**Selected extract**.
In re Albert B.

 

Matter of Albert Francis B. v Melissa N.

2009 NY Slip Op 07403

Decided on October 13, 2009

Appellate Division, Second Department

Published by New York State Law Reporting Bureau pursuant to Judiciary Law 431.

This opinion is uncorrected and subject to revision before publication in the Official Reports.

Decided on October 13, 2009

SUPREME COURT OF THE STATE OF NEW YORK

APPELLATE DIVISION : SECOND JUDICIAL DEPARTMENT

WILLIAM F. MASTRO, J.P.

FRED T. SANTUCCI

CHERYL E. CHAMBERS

PLUMMER E. LOTT, JJ.

 

2008-04986

(Docket Nos. N-15761-06, N-15897-06)

[*1]In the Matter of Albert Francis B. (Anonymous). Westchester County Department of Social Services, petitioner-respondent;

and

Melissa N. (Anonymous), appellant, et al., respondent.

George E. Reed, Jr., White Plains, N.Y., for appellant.

Charlene M. Indelicato, County Attorney, White Plains, N.Y. (Stacey

Dolgin-Kmetz and Justin R. Adin of counsel), for petitioner-

respondent.

Lisa F. Colin, White Plains, N.Y., attorney for the child.

 

DECISION & ORDER

In a child protective proceeding pursuant to Family Court Act article 10, the mother appeals, as limited by her brief, from so much of an order of fact-finding and disposition of the Family Court, Westchester County (Davidson, J.), entered April 28, 2008, as, after a hearing, found that she had neglected her newborn son.

**Objective 1**.
Translate this sentence from the decision into Spanish: "Published by New York State Law Reporting Bureau pursuant to Judiciary Law 431."
**Objective 2**.
According to the decision, why does the mother's appeal cover only part of the Family Court order?
Answer from the decision alone, with no outside sources.

**Supplied entries**.

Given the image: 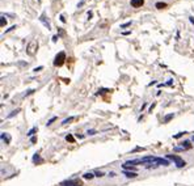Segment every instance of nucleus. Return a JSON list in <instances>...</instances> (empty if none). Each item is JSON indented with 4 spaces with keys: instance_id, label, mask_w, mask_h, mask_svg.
<instances>
[{
    "instance_id": "nucleus-1",
    "label": "nucleus",
    "mask_w": 194,
    "mask_h": 186,
    "mask_svg": "<svg viewBox=\"0 0 194 186\" xmlns=\"http://www.w3.org/2000/svg\"><path fill=\"white\" fill-rule=\"evenodd\" d=\"M160 165H163V166H168L169 165V161H168V159H161V157H154V160H152L149 164H147L146 166L148 168H157L160 166Z\"/></svg>"
},
{
    "instance_id": "nucleus-2",
    "label": "nucleus",
    "mask_w": 194,
    "mask_h": 186,
    "mask_svg": "<svg viewBox=\"0 0 194 186\" xmlns=\"http://www.w3.org/2000/svg\"><path fill=\"white\" fill-rule=\"evenodd\" d=\"M167 159L174 161V164L177 165V168H184L186 165V162L184 161V159H181L180 156H176V155H167Z\"/></svg>"
},
{
    "instance_id": "nucleus-3",
    "label": "nucleus",
    "mask_w": 194,
    "mask_h": 186,
    "mask_svg": "<svg viewBox=\"0 0 194 186\" xmlns=\"http://www.w3.org/2000/svg\"><path fill=\"white\" fill-rule=\"evenodd\" d=\"M37 49H38V42H37L36 39H33V41H30L28 43V46H26V52H28L29 55H34Z\"/></svg>"
},
{
    "instance_id": "nucleus-4",
    "label": "nucleus",
    "mask_w": 194,
    "mask_h": 186,
    "mask_svg": "<svg viewBox=\"0 0 194 186\" xmlns=\"http://www.w3.org/2000/svg\"><path fill=\"white\" fill-rule=\"evenodd\" d=\"M64 60H66V54H64V52H63V51L58 52L57 56H55V59H54V65H55V67H60V65L64 64Z\"/></svg>"
},
{
    "instance_id": "nucleus-5",
    "label": "nucleus",
    "mask_w": 194,
    "mask_h": 186,
    "mask_svg": "<svg viewBox=\"0 0 194 186\" xmlns=\"http://www.w3.org/2000/svg\"><path fill=\"white\" fill-rule=\"evenodd\" d=\"M144 4V0H131V7L134 8H139Z\"/></svg>"
},
{
    "instance_id": "nucleus-6",
    "label": "nucleus",
    "mask_w": 194,
    "mask_h": 186,
    "mask_svg": "<svg viewBox=\"0 0 194 186\" xmlns=\"http://www.w3.org/2000/svg\"><path fill=\"white\" fill-rule=\"evenodd\" d=\"M125 176L127 178H135L138 174H136L135 172H127V170H125Z\"/></svg>"
},
{
    "instance_id": "nucleus-7",
    "label": "nucleus",
    "mask_w": 194,
    "mask_h": 186,
    "mask_svg": "<svg viewBox=\"0 0 194 186\" xmlns=\"http://www.w3.org/2000/svg\"><path fill=\"white\" fill-rule=\"evenodd\" d=\"M155 7H156L157 9H163V8L167 7V4H165V3H156V4H155Z\"/></svg>"
},
{
    "instance_id": "nucleus-8",
    "label": "nucleus",
    "mask_w": 194,
    "mask_h": 186,
    "mask_svg": "<svg viewBox=\"0 0 194 186\" xmlns=\"http://www.w3.org/2000/svg\"><path fill=\"white\" fill-rule=\"evenodd\" d=\"M93 177H94V176L92 174V173H85V174L83 176V178H85V180H92Z\"/></svg>"
},
{
    "instance_id": "nucleus-9",
    "label": "nucleus",
    "mask_w": 194,
    "mask_h": 186,
    "mask_svg": "<svg viewBox=\"0 0 194 186\" xmlns=\"http://www.w3.org/2000/svg\"><path fill=\"white\" fill-rule=\"evenodd\" d=\"M39 20H41V21H42V22H43V24H45V26H46V28H47V29H50V24H49V22H47V21H45V17H43V16H41V18H39Z\"/></svg>"
},
{
    "instance_id": "nucleus-10",
    "label": "nucleus",
    "mask_w": 194,
    "mask_h": 186,
    "mask_svg": "<svg viewBox=\"0 0 194 186\" xmlns=\"http://www.w3.org/2000/svg\"><path fill=\"white\" fill-rule=\"evenodd\" d=\"M172 84H173V80H172V79H170V80H168L167 83H164V84H160L159 86H168V85H172Z\"/></svg>"
},
{
    "instance_id": "nucleus-11",
    "label": "nucleus",
    "mask_w": 194,
    "mask_h": 186,
    "mask_svg": "<svg viewBox=\"0 0 194 186\" xmlns=\"http://www.w3.org/2000/svg\"><path fill=\"white\" fill-rule=\"evenodd\" d=\"M173 117H174V115H173V113H172V114H169V115H167V117L164 118V122H165V123H167V122H169V121L172 119Z\"/></svg>"
},
{
    "instance_id": "nucleus-12",
    "label": "nucleus",
    "mask_w": 194,
    "mask_h": 186,
    "mask_svg": "<svg viewBox=\"0 0 194 186\" xmlns=\"http://www.w3.org/2000/svg\"><path fill=\"white\" fill-rule=\"evenodd\" d=\"M66 140H67V141H71V143H73V141H75V139H73L72 135H67V136H66Z\"/></svg>"
},
{
    "instance_id": "nucleus-13",
    "label": "nucleus",
    "mask_w": 194,
    "mask_h": 186,
    "mask_svg": "<svg viewBox=\"0 0 194 186\" xmlns=\"http://www.w3.org/2000/svg\"><path fill=\"white\" fill-rule=\"evenodd\" d=\"M71 121H73V117H70V118H67V119H64L62 122V125H67V123H70Z\"/></svg>"
},
{
    "instance_id": "nucleus-14",
    "label": "nucleus",
    "mask_w": 194,
    "mask_h": 186,
    "mask_svg": "<svg viewBox=\"0 0 194 186\" xmlns=\"http://www.w3.org/2000/svg\"><path fill=\"white\" fill-rule=\"evenodd\" d=\"M106 92H110V89H98L97 94H104V93H106Z\"/></svg>"
},
{
    "instance_id": "nucleus-15",
    "label": "nucleus",
    "mask_w": 194,
    "mask_h": 186,
    "mask_svg": "<svg viewBox=\"0 0 194 186\" xmlns=\"http://www.w3.org/2000/svg\"><path fill=\"white\" fill-rule=\"evenodd\" d=\"M5 24H7V20L4 18V16H1V20H0V25H1V26H4Z\"/></svg>"
},
{
    "instance_id": "nucleus-16",
    "label": "nucleus",
    "mask_w": 194,
    "mask_h": 186,
    "mask_svg": "<svg viewBox=\"0 0 194 186\" xmlns=\"http://www.w3.org/2000/svg\"><path fill=\"white\" fill-rule=\"evenodd\" d=\"M36 131H37V128H36V127H34V128H31V130L28 132V135H33V134L36 132Z\"/></svg>"
},
{
    "instance_id": "nucleus-17",
    "label": "nucleus",
    "mask_w": 194,
    "mask_h": 186,
    "mask_svg": "<svg viewBox=\"0 0 194 186\" xmlns=\"http://www.w3.org/2000/svg\"><path fill=\"white\" fill-rule=\"evenodd\" d=\"M131 25V22H126V24H122V25H121V28H127V26H130Z\"/></svg>"
},
{
    "instance_id": "nucleus-18",
    "label": "nucleus",
    "mask_w": 194,
    "mask_h": 186,
    "mask_svg": "<svg viewBox=\"0 0 194 186\" xmlns=\"http://www.w3.org/2000/svg\"><path fill=\"white\" fill-rule=\"evenodd\" d=\"M55 119H57V118H55V117H52V118H51V119H50V121H49V122H47V126H50V125H51V123H52V122H54V121H55Z\"/></svg>"
},
{
    "instance_id": "nucleus-19",
    "label": "nucleus",
    "mask_w": 194,
    "mask_h": 186,
    "mask_svg": "<svg viewBox=\"0 0 194 186\" xmlns=\"http://www.w3.org/2000/svg\"><path fill=\"white\" fill-rule=\"evenodd\" d=\"M42 68H43V67H42V65H39V67H37V68H34V72H38V71H41L42 70Z\"/></svg>"
},
{
    "instance_id": "nucleus-20",
    "label": "nucleus",
    "mask_w": 194,
    "mask_h": 186,
    "mask_svg": "<svg viewBox=\"0 0 194 186\" xmlns=\"http://www.w3.org/2000/svg\"><path fill=\"white\" fill-rule=\"evenodd\" d=\"M87 134H89V135H94L96 131H94V130H88V132H87Z\"/></svg>"
},
{
    "instance_id": "nucleus-21",
    "label": "nucleus",
    "mask_w": 194,
    "mask_h": 186,
    "mask_svg": "<svg viewBox=\"0 0 194 186\" xmlns=\"http://www.w3.org/2000/svg\"><path fill=\"white\" fill-rule=\"evenodd\" d=\"M33 92H34V89H30V91H28V92L25 93V96H29V94H31Z\"/></svg>"
},
{
    "instance_id": "nucleus-22",
    "label": "nucleus",
    "mask_w": 194,
    "mask_h": 186,
    "mask_svg": "<svg viewBox=\"0 0 194 186\" xmlns=\"http://www.w3.org/2000/svg\"><path fill=\"white\" fill-rule=\"evenodd\" d=\"M17 113H18V110H15V111H12V114H9V115H8V117H13V115H15V114H17Z\"/></svg>"
},
{
    "instance_id": "nucleus-23",
    "label": "nucleus",
    "mask_w": 194,
    "mask_h": 186,
    "mask_svg": "<svg viewBox=\"0 0 194 186\" xmlns=\"http://www.w3.org/2000/svg\"><path fill=\"white\" fill-rule=\"evenodd\" d=\"M96 176H97V177H102V176H104V173H101V172H96Z\"/></svg>"
},
{
    "instance_id": "nucleus-24",
    "label": "nucleus",
    "mask_w": 194,
    "mask_h": 186,
    "mask_svg": "<svg viewBox=\"0 0 194 186\" xmlns=\"http://www.w3.org/2000/svg\"><path fill=\"white\" fill-rule=\"evenodd\" d=\"M185 132H180V134H177V135H174V138H180V136H182Z\"/></svg>"
},
{
    "instance_id": "nucleus-25",
    "label": "nucleus",
    "mask_w": 194,
    "mask_h": 186,
    "mask_svg": "<svg viewBox=\"0 0 194 186\" xmlns=\"http://www.w3.org/2000/svg\"><path fill=\"white\" fill-rule=\"evenodd\" d=\"M109 177H115V173H114V172H112V173H109Z\"/></svg>"
},
{
    "instance_id": "nucleus-26",
    "label": "nucleus",
    "mask_w": 194,
    "mask_h": 186,
    "mask_svg": "<svg viewBox=\"0 0 194 186\" xmlns=\"http://www.w3.org/2000/svg\"><path fill=\"white\" fill-rule=\"evenodd\" d=\"M52 41H54V42H57V41H58V37H57V36H55V37H52Z\"/></svg>"
},
{
    "instance_id": "nucleus-27",
    "label": "nucleus",
    "mask_w": 194,
    "mask_h": 186,
    "mask_svg": "<svg viewBox=\"0 0 194 186\" xmlns=\"http://www.w3.org/2000/svg\"><path fill=\"white\" fill-rule=\"evenodd\" d=\"M154 107H155V104H152L151 107H149V111H152V109H154Z\"/></svg>"
},
{
    "instance_id": "nucleus-28",
    "label": "nucleus",
    "mask_w": 194,
    "mask_h": 186,
    "mask_svg": "<svg viewBox=\"0 0 194 186\" xmlns=\"http://www.w3.org/2000/svg\"><path fill=\"white\" fill-rule=\"evenodd\" d=\"M189 18H190V22L194 24V17H189Z\"/></svg>"
},
{
    "instance_id": "nucleus-29",
    "label": "nucleus",
    "mask_w": 194,
    "mask_h": 186,
    "mask_svg": "<svg viewBox=\"0 0 194 186\" xmlns=\"http://www.w3.org/2000/svg\"><path fill=\"white\" fill-rule=\"evenodd\" d=\"M193 141H194V136H193Z\"/></svg>"
}]
</instances>
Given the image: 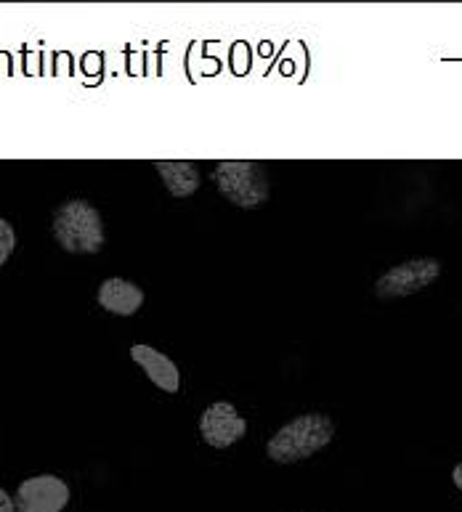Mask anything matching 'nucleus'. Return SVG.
Listing matches in <instances>:
<instances>
[{"label": "nucleus", "mask_w": 462, "mask_h": 512, "mask_svg": "<svg viewBox=\"0 0 462 512\" xmlns=\"http://www.w3.org/2000/svg\"><path fill=\"white\" fill-rule=\"evenodd\" d=\"M332 436H335V422L327 414H301L271 436L266 454L277 465H293V462L314 457L316 451L330 444Z\"/></svg>", "instance_id": "obj_1"}, {"label": "nucleus", "mask_w": 462, "mask_h": 512, "mask_svg": "<svg viewBox=\"0 0 462 512\" xmlns=\"http://www.w3.org/2000/svg\"><path fill=\"white\" fill-rule=\"evenodd\" d=\"M54 239L72 255H96L104 247V221L101 213L85 199H67L54 210Z\"/></svg>", "instance_id": "obj_2"}, {"label": "nucleus", "mask_w": 462, "mask_h": 512, "mask_svg": "<svg viewBox=\"0 0 462 512\" xmlns=\"http://www.w3.org/2000/svg\"><path fill=\"white\" fill-rule=\"evenodd\" d=\"M213 181H216L218 192L229 199L231 205L242 207V210H253L269 202L271 184L269 173L261 162L250 160H224L218 162L213 170Z\"/></svg>", "instance_id": "obj_3"}, {"label": "nucleus", "mask_w": 462, "mask_h": 512, "mask_svg": "<svg viewBox=\"0 0 462 512\" xmlns=\"http://www.w3.org/2000/svg\"><path fill=\"white\" fill-rule=\"evenodd\" d=\"M441 276V263L436 258H412L388 268L375 284V295L383 300L407 298L431 287Z\"/></svg>", "instance_id": "obj_4"}, {"label": "nucleus", "mask_w": 462, "mask_h": 512, "mask_svg": "<svg viewBox=\"0 0 462 512\" xmlns=\"http://www.w3.org/2000/svg\"><path fill=\"white\" fill-rule=\"evenodd\" d=\"M70 502V486L59 475H32L19 483L14 497L16 512H62Z\"/></svg>", "instance_id": "obj_5"}, {"label": "nucleus", "mask_w": 462, "mask_h": 512, "mask_svg": "<svg viewBox=\"0 0 462 512\" xmlns=\"http://www.w3.org/2000/svg\"><path fill=\"white\" fill-rule=\"evenodd\" d=\"M247 433V420L229 401L210 404L200 417V436L210 449H231Z\"/></svg>", "instance_id": "obj_6"}, {"label": "nucleus", "mask_w": 462, "mask_h": 512, "mask_svg": "<svg viewBox=\"0 0 462 512\" xmlns=\"http://www.w3.org/2000/svg\"><path fill=\"white\" fill-rule=\"evenodd\" d=\"M131 359L147 372L154 388L165 390V393H176L178 385H181V375H178V367L173 364V359H168L165 353L152 348V345H133Z\"/></svg>", "instance_id": "obj_7"}, {"label": "nucleus", "mask_w": 462, "mask_h": 512, "mask_svg": "<svg viewBox=\"0 0 462 512\" xmlns=\"http://www.w3.org/2000/svg\"><path fill=\"white\" fill-rule=\"evenodd\" d=\"M99 306L115 316H133L144 306V290L128 279L112 276L99 287Z\"/></svg>", "instance_id": "obj_8"}, {"label": "nucleus", "mask_w": 462, "mask_h": 512, "mask_svg": "<svg viewBox=\"0 0 462 512\" xmlns=\"http://www.w3.org/2000/svg\"><path fill=\"white\" fill-rule=\"evenodd\" d=\"M154 168L160 173L162 184L168 186L170 197L176 199H186L192 197L202 184L200 170L194 162L186 160H157L154 162Z\"/></svg>", "instance_id": "obj_9"}, {"label": "nucleus", "mask_w": 462, "mask_h": 512, "mask_svg": "<svg viewBox=\"0 0 462 512\" xmlns=\"http://www.w3.org/2000/svg\"><path fill=\"white\" fill-rule=\"evenodd\" d=\"M16 247V231L14 226L6 221V218H0V266L6 263L8 258H11V253H14Z\"/></svg>", "instance_id": "obj_10"}, {"label": "nucleus", "mask_w": 462, "mask_h": 512, "mask_svg": "<svg viewBox=\"0 0 462 512\" xmlns=\"http://www.w3.org/2000/svg\"><path fill=\"white\" fill-rule=\"evenodd\" d=\"M0 512H16L14 499L8 497V494L3 489H0Z\"/></svg>", "instance_id": "obj_11"}, {"label": "nucleus", "mask_w": 462, "mask_h": 512, "mask_svg": "<svg viewBox=\"0 0 462 512\" xmlns=\"http://www.w3.org/2000/svg\"><path fill=\"white\" fill-rule=\"evenodd\" d=\"M452 481H455L457 489L462 491V462H460V465L455 467V470H452Z\"/></svg>", "instance_id": "obj_12"}]
</instances>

**Full solution 1**.
Publicado por la Oficina de Informes Jurídicos del Estado de Nueva York conforme a la Ley Judicial 431.

**Full solution 2**.
Her appeal is limited by her brief. She therefore appeals only from the part of the order that, after a hearing, found she had neglected her newborn son.